===== Extracted material

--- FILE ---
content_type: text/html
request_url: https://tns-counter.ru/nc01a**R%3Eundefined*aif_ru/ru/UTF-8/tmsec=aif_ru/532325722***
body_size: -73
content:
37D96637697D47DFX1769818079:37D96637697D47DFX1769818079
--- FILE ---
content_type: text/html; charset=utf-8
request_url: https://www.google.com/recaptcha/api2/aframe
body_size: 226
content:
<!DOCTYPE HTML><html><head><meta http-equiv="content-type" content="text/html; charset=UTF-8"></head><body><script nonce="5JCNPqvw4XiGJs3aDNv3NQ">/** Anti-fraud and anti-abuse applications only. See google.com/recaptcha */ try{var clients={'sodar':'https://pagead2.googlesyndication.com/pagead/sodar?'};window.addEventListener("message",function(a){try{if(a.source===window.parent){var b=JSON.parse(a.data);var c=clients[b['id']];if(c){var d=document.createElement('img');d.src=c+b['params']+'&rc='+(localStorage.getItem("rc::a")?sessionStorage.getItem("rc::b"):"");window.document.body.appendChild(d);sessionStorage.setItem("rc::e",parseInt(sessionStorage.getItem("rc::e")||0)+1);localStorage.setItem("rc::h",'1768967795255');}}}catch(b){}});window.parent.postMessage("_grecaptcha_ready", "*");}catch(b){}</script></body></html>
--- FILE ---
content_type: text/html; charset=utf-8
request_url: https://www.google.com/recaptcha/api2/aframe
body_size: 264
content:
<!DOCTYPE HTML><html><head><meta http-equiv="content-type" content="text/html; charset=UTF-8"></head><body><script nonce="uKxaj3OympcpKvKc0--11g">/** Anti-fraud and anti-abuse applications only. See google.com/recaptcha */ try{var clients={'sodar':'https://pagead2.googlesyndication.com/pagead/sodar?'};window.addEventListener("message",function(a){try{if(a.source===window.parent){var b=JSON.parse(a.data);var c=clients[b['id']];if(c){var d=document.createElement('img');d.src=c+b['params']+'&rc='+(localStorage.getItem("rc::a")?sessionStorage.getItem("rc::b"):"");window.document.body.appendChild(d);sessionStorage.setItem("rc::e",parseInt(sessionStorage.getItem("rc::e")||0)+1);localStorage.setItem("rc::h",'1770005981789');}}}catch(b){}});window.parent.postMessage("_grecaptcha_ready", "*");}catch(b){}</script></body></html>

==========

Work item — While keeping every line the same, please copy out all the records.

Solution to this exercise —
--- FILE ---
content_type: text/html
request_url: https://tns-counter.ru/nc01a**R%3Eundefined*aif_ru/ru/UTF-8/tmsec=aif_ru/532325722***
body_size: -73
content:
37D96637697D47DFX1769818079:37D96637697D47DFX1769818079
--- FILE ---
content_type: text/html; charset=utf-8
request_url: https://www.google.com/recaptcha/api2/aframe
body_size: 226
content:
<!DOCTYPE HTML><html><head><meta http-equiv="content-type" content="text/html; charset=UTF-8"></head><body><script nonce="5JCNPqvw4XiGJs3aDNv3NQ">/** Anti-fraud and anti-abuse applications only. See google.com/recaptcha */ try{var clients={'sodar':'https://pagead2.googlesyndication.com/pagead/sodar?'};window.addEventListener("message",function(a){try{if(a.source===window.parent){var b=JSON.parse(a.data);var c=clients[b['id']];if(c){var d=document.createElement('img');d.src=c+b['params']+'&rc='+(localStorage.getItem("rc::a")?sessionStorage.getItem("rc::b"):"");window.document.body.appendChild(d);sessionStorage.setItem("rc::e",parseInt(sessionStorage.getItem("rc::e")||0)+1);localStorage.setItem("rc::h",'1768967795255');}}}catch(b){}});window.parent.postMessage("_grecaptcha_ready", "*");}catch(b){}</script></body></html>
--- FILE ---
content_type: text/html; charset=utf-8
request_url: https://www.google.com/recaptcha/api2/aframe
body_size: 264
content:
<!DOCTYPE HTML><html><head><meta http-equiv="content-type" content="text/html; charset=UTF-8"></head><body><script nonce="uKxaj3OympcpKvKc0--11g">/** Anti-fraud and anti-abuse applications only. See google.com/recaptcha */ try{var clients={'sodar':'https://pagead2.googlesyndication.com/pagead/sodar?'};window.addEventListener("message",function(a){try{if(a.source===window.parent){var b=JSON.parse(a.data);var c=clients[b['id']];if(c){var d=document.createElement('img');d.src=c+b['params']+'&rc='+(localStorage.getItem("rc::a")?sessionStorage.getItem("rc::b"):"");window.document.body.appendChild(d);sessionStorage.setItem("rc::e",parseInt(sessionStorage.getItem("rc::e")||0)+1);localStorage.setItem("rc::h",'1770005981789');}}}catch(b){}});window.parent.postMessage("_grecaptcha_ready", "*");}catch(b){}</script></body></html>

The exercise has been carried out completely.